Rimasta vedova di Luigi Strada, si risposò a Milano nel 1950 con Carlo Messori, ex ciclista, con il quale aprì un negozio di biciclette con annessa officina per la riparazione. Ogni giorno si recava al lavoro con la sua vecchia bicicletta da corsa, finché non fu troppo stanca per pedalare, e allora comprò una moto, la sua fidata Guzzi 500. Restò nel mondo del ciclismo fino al suo ultimo giorno di vita, il 13 settembre 1959: mentre assisteva alla gara delle Tre Valli Varesine, a seguito di un malore, morì di infarto mentre riavviava la sua moto dopo essere tornata a casa.

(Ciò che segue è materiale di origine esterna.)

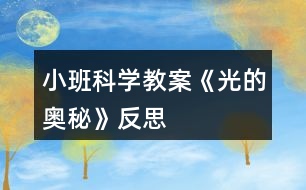 小班科学教案《光的奥秘》反思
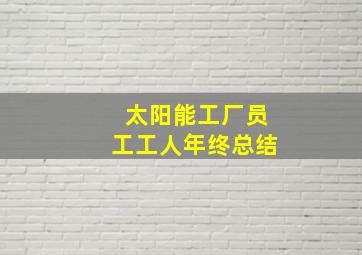 太阳能工厂员工工人年终总结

Oltre alla motivazione economica che la spingeva ad aiutare il marito, Alfonsina corse al Giro del 1924 per una ragione ben più profonda rispetto a quella sportiva. Credeva fortemente in un ideale da “bastian contraria”, era parte della sua mentalità: già quando sfuggiva (metaforicamente e letteralmente) alle imposizioni dei genitori, lo faceva per contrastare le costrizioni della società, quelle che l’avevano obbligata a partecipare alla gara sotto falso nome. Ma era proprio la sua diversità a dimostrare il suo vero valore e la sua testardaggine a portarla dove poi è arrivata. Per questo, vi incito ad essere sempre donne testarde, e a pedalare sempre, nonostante le intemperie e gli ostacoli.